Wednesday, May 29, 2013

Analyzing badness of ONE LIFE TO LIVE in its Prospect Park-produced version.

A lot of soap fans--glad to have their shows back in any form--seem to be superwilling to take without complaint what's handed to them online by the company Prospect Park (which, worried about profit, recently cut the episodes-per-week of ONE LIFE TO LIVE and ALL MY CHILDREN from four to two).

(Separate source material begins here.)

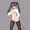 【艦これ】瑞鶴逆バニー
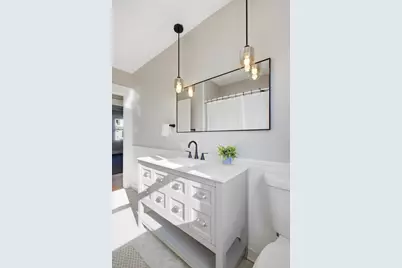 1925 Sunset Avenue, Springfield, OH 45505 - Photo 26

Here's a list of reasons (based on the episodes I've seen) that ONE LIFE TO LIVE is suffering artistically (and, yes, I'm aware that a head writer has been jettisoned since the episodes began prediction) in comparison to its long-running-on-ABC predecessor:
1. Not knocking the Snoop Lion-produced theme song, but the opening-credits sequence is an unfortunate nod to the dancing-cast openers of THE COSBY SHOW.
2. OLTL tends to think that, in its new basic-cable-friendly form (meaning more sexual innuendo, young cast members in underwear, occasional deployment of PG-to-PG-13 language), the younger cast (plus the bedrock Bo-and-Nora older couple) are interested in few other things than what Erica Jong once called the "zipless f---."  And, when in need of variation, there's a few scenes in a nightclub playing tame electronica and with other cast members (including Shenaz Treasury--who left THE MINDY PROJECT, where she played a human being--for this, plus J-Woww from JERSEY SHORE) playing tight-outfitted bar staff.
3. A hallmark of the late-period ABC OLTL was a willingness to cast plus-sized female actors (most notably Kathy Brier, who played Marcie) as viable characters/love interests.  Not happening on Prospect Park's version of the show.  In fact, one character named Destiny (who had a baby with the Matthew Buchanan character) was recast from plus-sized to slim-and-conventionally-gorgeous.
4. One more knock on the young characters: they seem to be little more than selfish louts--particularly the Matthew character (also recast from the ABC series), who doesn't give much of a damn that he's had a child out of wedlock and has little interest in helping in the child's raising.

The new OLTL isn't a complete shambles.  When the storylines center on reliable scene-stealing actors such as Tuc Watkins (David), Robin Strasser (Dorian), Roger Howarth (Todd) and Trevor St. John (Victor), the show most resembles its previous incarnation, albeit in a diminished way.